#### [SET OF TASKS]
**A)** In the text on summing a series by residues, what kind of pole does $f(x)$ have at $x=z$?
**B)** Rewrite the passage of the text on summing a series by residues that begins at "This is a sum" and ends at "pole at $x=z$.", substituting "ambiguity" for "confusion".

#### [QUOTED TEXT]
■ ■ ■ ■ ■ ■ ■
This is a sum of a series by residues.

$$ \sum_{n = -\infty}^{\infty} f(n) = -\{ sum\, of\, residues\, of\, \pi\cot(\pi z)f(z)\, at\, all\, the\, poles\, of\, f(z) \} \tag{1}$$

Using $x$ to avoid confusion with $z$. $n$ is the variable of summation so replace it with $x$.

$$f(x) = \frac1{(z-x)^2} \tag{2}$$

$f(x)$ has a double pole at $x=z$.
■ ■ ■ ■ ■ ■ ■
#### [ROWS]
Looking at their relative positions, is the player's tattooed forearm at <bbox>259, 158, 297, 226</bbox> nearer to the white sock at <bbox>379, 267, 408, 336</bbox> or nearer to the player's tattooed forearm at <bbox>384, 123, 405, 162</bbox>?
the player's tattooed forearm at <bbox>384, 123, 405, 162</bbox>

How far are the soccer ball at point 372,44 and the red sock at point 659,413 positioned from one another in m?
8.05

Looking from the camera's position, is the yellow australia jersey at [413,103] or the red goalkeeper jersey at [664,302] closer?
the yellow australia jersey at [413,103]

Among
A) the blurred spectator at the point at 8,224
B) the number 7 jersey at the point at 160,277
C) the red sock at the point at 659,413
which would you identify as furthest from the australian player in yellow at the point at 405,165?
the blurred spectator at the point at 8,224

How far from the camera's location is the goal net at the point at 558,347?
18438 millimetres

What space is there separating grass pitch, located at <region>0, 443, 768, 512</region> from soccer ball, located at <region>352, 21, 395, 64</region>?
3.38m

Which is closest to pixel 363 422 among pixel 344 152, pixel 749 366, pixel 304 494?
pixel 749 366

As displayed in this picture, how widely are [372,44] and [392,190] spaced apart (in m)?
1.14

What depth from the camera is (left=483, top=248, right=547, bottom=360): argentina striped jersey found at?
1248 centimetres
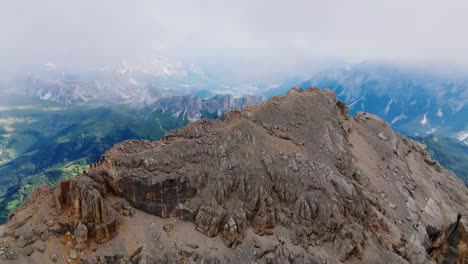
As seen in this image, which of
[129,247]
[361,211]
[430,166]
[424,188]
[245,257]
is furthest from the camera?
[430,166]

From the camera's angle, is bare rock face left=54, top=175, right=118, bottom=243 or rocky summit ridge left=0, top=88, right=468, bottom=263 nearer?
bare rock face left=54, top=175, right=118, bottom=243

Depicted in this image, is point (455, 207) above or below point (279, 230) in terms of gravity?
below

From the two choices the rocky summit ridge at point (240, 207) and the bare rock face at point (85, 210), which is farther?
the rocky summit ridge at point (240, 207)

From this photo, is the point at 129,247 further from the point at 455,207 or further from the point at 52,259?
the point at 455,207

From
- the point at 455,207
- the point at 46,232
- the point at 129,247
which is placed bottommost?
the point at 455,207

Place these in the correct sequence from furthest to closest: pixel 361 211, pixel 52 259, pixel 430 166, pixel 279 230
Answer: pixel 430 166 < pixel 361 211 < pixel 279 230 < pixel 52 259

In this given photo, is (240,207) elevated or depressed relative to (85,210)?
depressed

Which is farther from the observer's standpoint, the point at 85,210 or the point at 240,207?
the point at 240,207

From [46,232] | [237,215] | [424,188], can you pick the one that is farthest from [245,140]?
[424,188]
■ ■ ■ ■ ■ ■ ■
#### [ANSWERS FOR THE TASKS]
**A)** A double pole.

**B)**
This is a sum of a series by residues.

$$ \sum_{n = -\infty}^{\infty} f(n) = -\{ sum\, of\, residues\, of\, \pi\cot(\pi z)f(z)\, at\, all\, the\, poles\, of\, f(z) \} \tag{1}$$

Using $x$ to avoid ambiguity with $z$. $n$ is the variable of summation so replace it with $x$.

$$f(x) = \frac1{(z-x)^2} \tag{2}$$

$f(x)$ has a double pole at $x=z$.